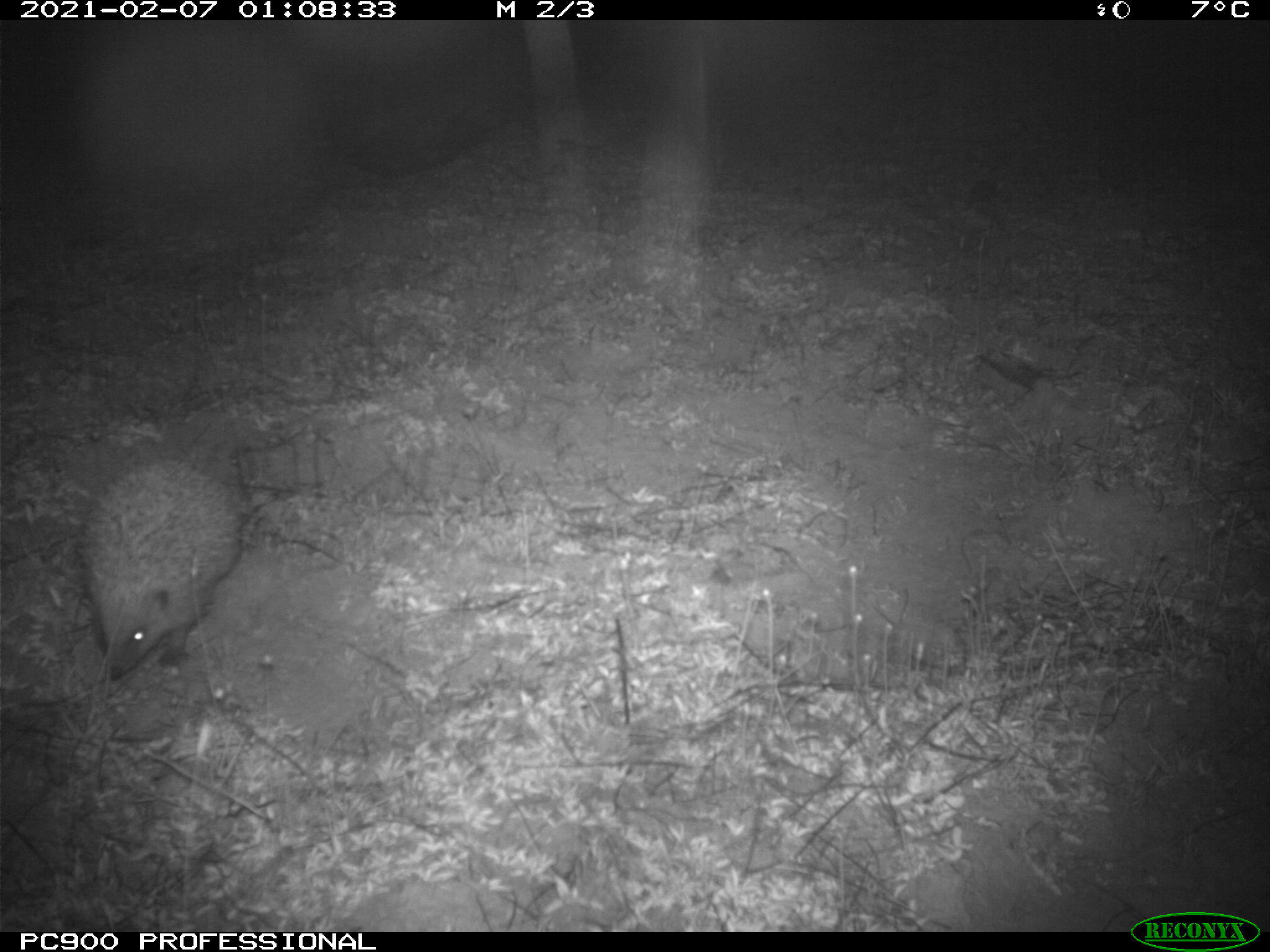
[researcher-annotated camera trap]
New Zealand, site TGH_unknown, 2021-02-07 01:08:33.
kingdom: Animalia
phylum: Chordata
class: Mammalia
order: Eulipotyphla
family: Erinaceidae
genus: Erinaceus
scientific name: Erinaceus europaeus europaeus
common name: european hedgehog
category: hedgehog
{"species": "hedgehog (european hedgehog) (Erinaceus europaeus europaeus)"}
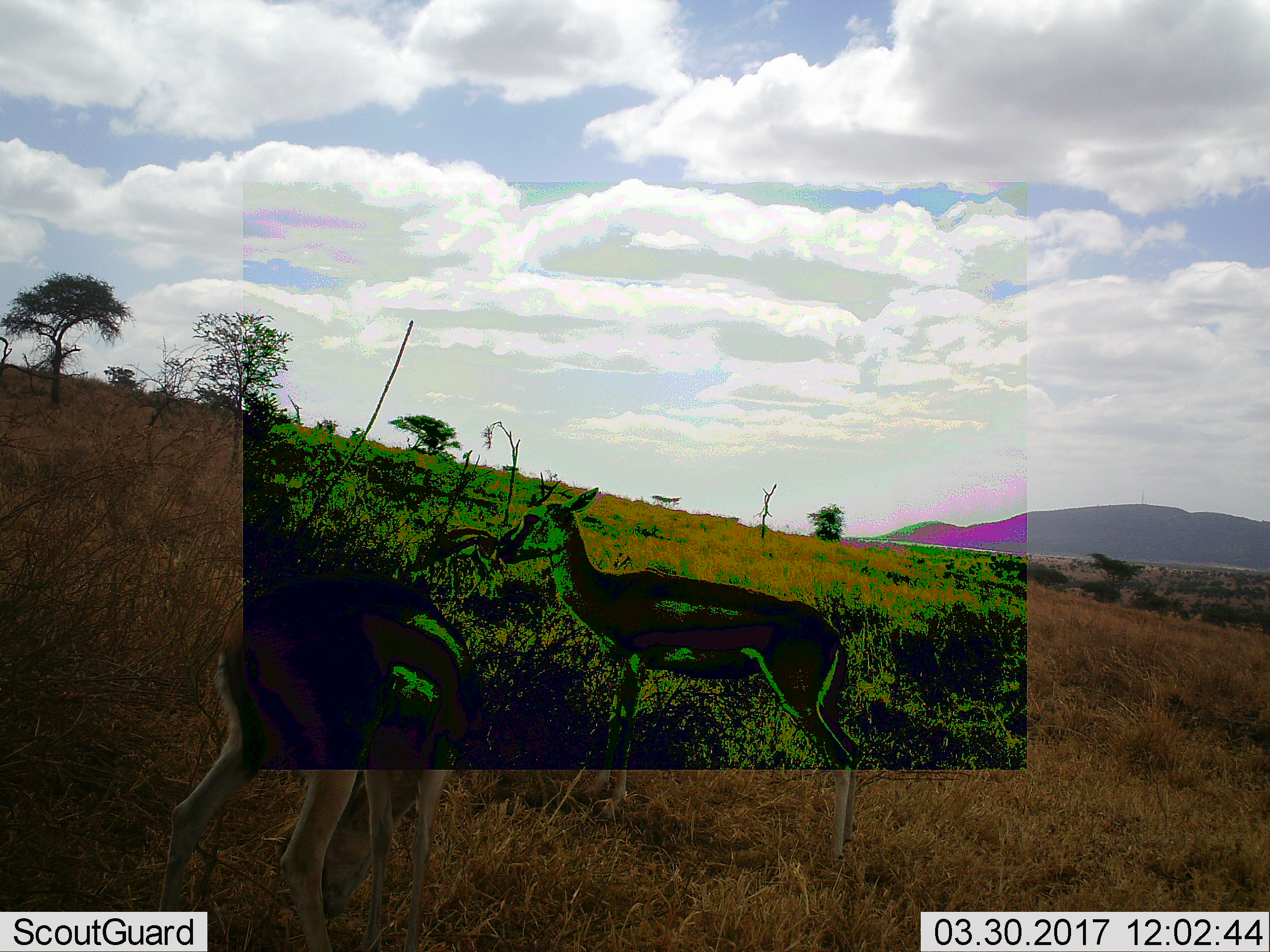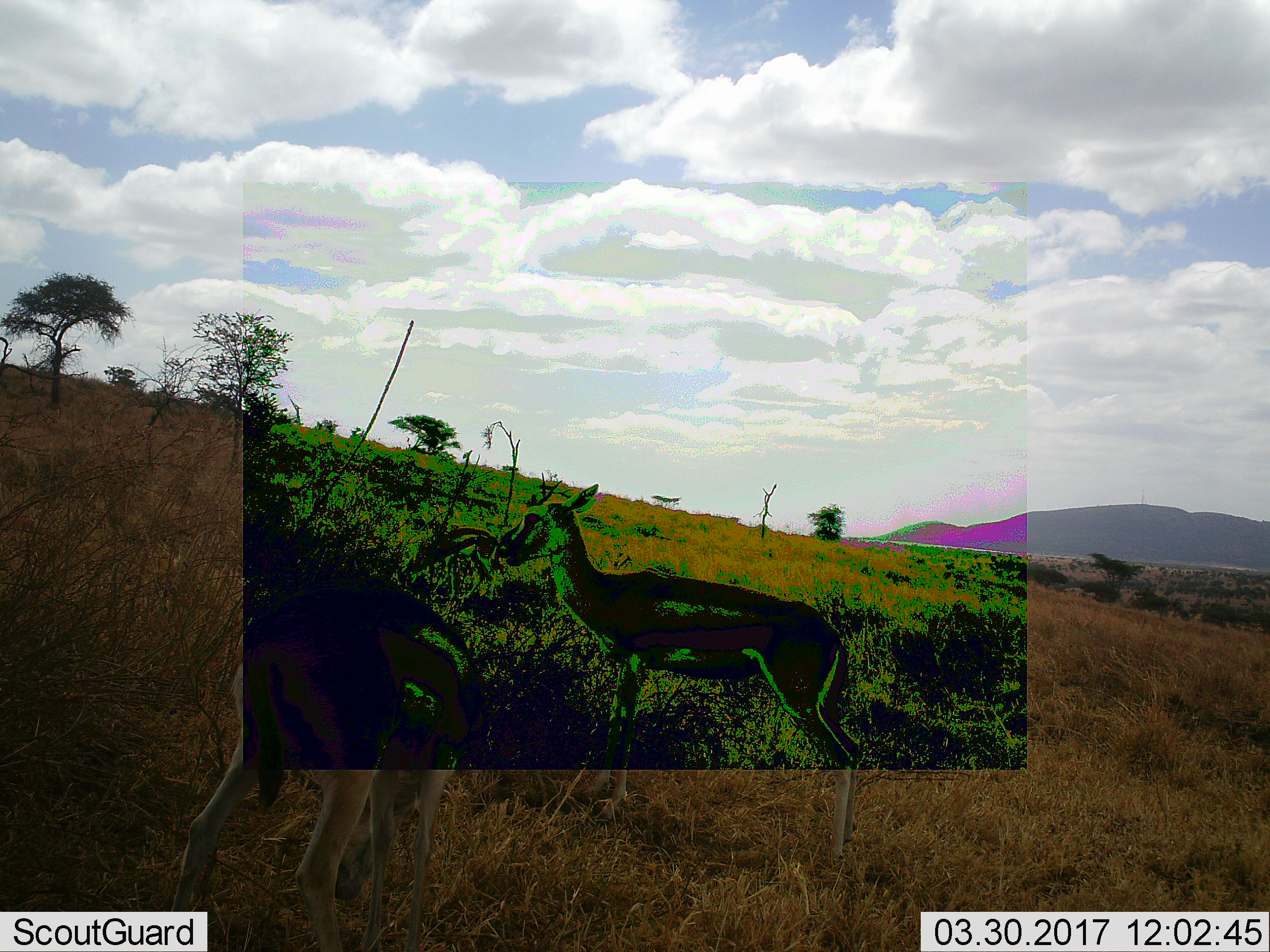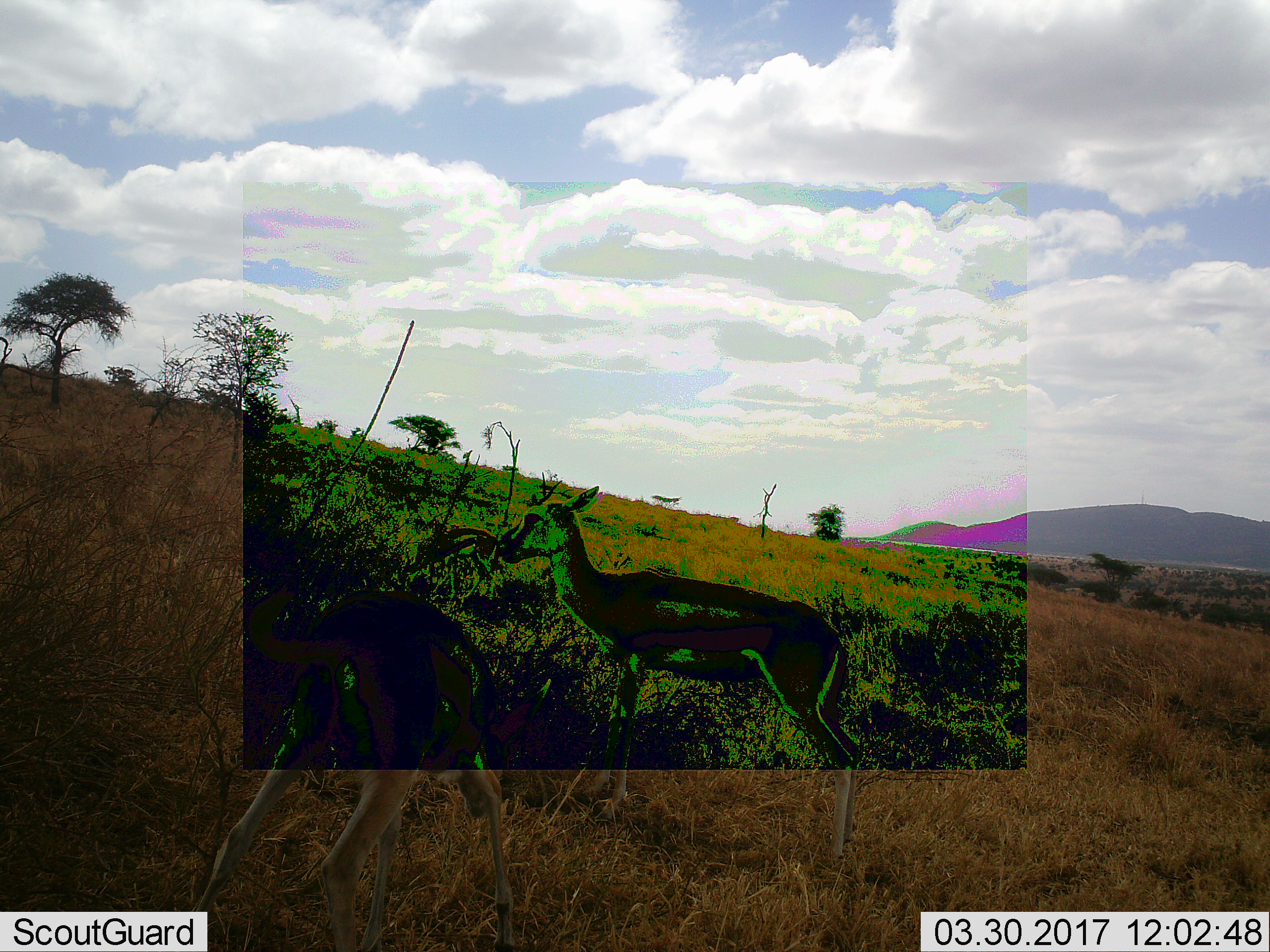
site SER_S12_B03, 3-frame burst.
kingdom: Animalia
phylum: Chordata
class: Mammalia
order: Artiodactyla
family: Bovidae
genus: Eudorcas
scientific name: Eudorcas thomsonii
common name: thomson's gazelle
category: gazellethomsons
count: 2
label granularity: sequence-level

※ ※ ※

■ Task goal ■
A faithful copy of the records above, without images, is what to give back.

■ Result of this task ■
[researcher-annotated camera trap]
New Zealand, site TGH_unknown, 2021-02-07 01:08:33.
kingdom: Animalia
phylum: Chordata
class: Mammalia
order: Eulipotyphla
family: Erinaceidae
genus: Erinaceus
scientific name: Erinaceus europaeus europaeus
common name: european hedgehog
category: hedgehog
{"species": "hedgehog (european hedgehog) (Erinaceus europaeus europaeus)"}
site SER_S12_B03, 3-frame burst.
kingdom: Animalia
phylum: Chordata
class: Mammalia
order: Artiodactyla
family: Bovidae
genus: Eudorcas
scientific name: Eudorcas thomsonii
common name: thomson's gazelle
category: gazellethomsons
count: 2
label granularity: sequence-level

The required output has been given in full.